Olavo Neves desabafa sobre hidrelétrica no Tapajós

Mais uma vez o Estado do Pará está sendo convocado para contribuir com um Brasil que insiste em tratar a Amazônia como almoxarifado. Não bastassem os minérios, tão importantes para o resultado positivo da balança comercial brasileira, desonerados através da perniciosa Lei Kandir que já causou prejuízos superiores a R$ 21 bilhões aos paraenses, eis que surge um novo apelo em prol da nação brasileira, agora, mais energia oriunda de um considerável conglomerado de hidrelétricas que tem urgência de instalação em território paraense, notadamente no Oeste do Pará. 

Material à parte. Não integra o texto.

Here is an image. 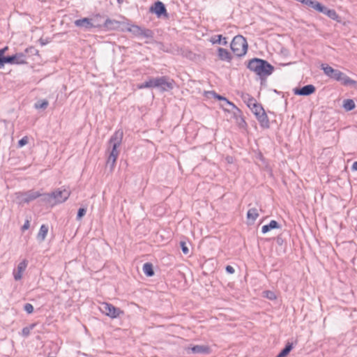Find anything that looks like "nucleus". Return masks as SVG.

Importante ressaltar que o colapso energético para onde caminha o Brasil, fruto de um desastrado planejamento nas matrizes de geração, corroboram para inadiável consolidação de um plano decenal de expansão de energia que urge e surge, mais uma vez, atrasado em meio a um processo que não contempla, ao menos até o momento, estudos convincentes nem a montante, muito menos a jusante dos locais planejados para implantação das hidrelétricas.

Um exemplo, que assombra moradores do Oeste do Pará, está na ameaça do rio Tapajós represado comprometer, além da rica biodiversidade a jusante da usina, todo patrimônio turístico proporcionado através de suas belas águas, como o famoso encontro das águas em frente a cidade de Santarém, fruto da junção dos rios Amazonas e Tapajós, bem como importantes praias de água doce, em especial a famosa praia da Alter do Chão em Santarém, tendo sido considerada a mais bela do mundo pelo conceituado jornal inglês The Guadian.

Com o represamento do rio Tapajós, o barrento Amazonas tende a avançar em seu leito interferindo drasticamente no ambiente que tanto envaidece a população do entorno, situação aliás que já contribui para posição desfavorável às hidrelétricas percebida em quase unanimidade de seus ribeirinhos.

Como Paraenses, Amazônidas e Brasileiros que somos, estamos prontos para contribuir, porém, não sem antes discutir à exaustão os impactos destes projetos, além de ratificar que não aceitaremos migalhas ou ações mitigadoras, mas sim um projeto de desenvolvimento com responsabilidade socioambiental, geração de emprego, renda e um futuro digno para todos aqueles que aqui vivem.

O Brasil tem pressa. Nós Paraenses também.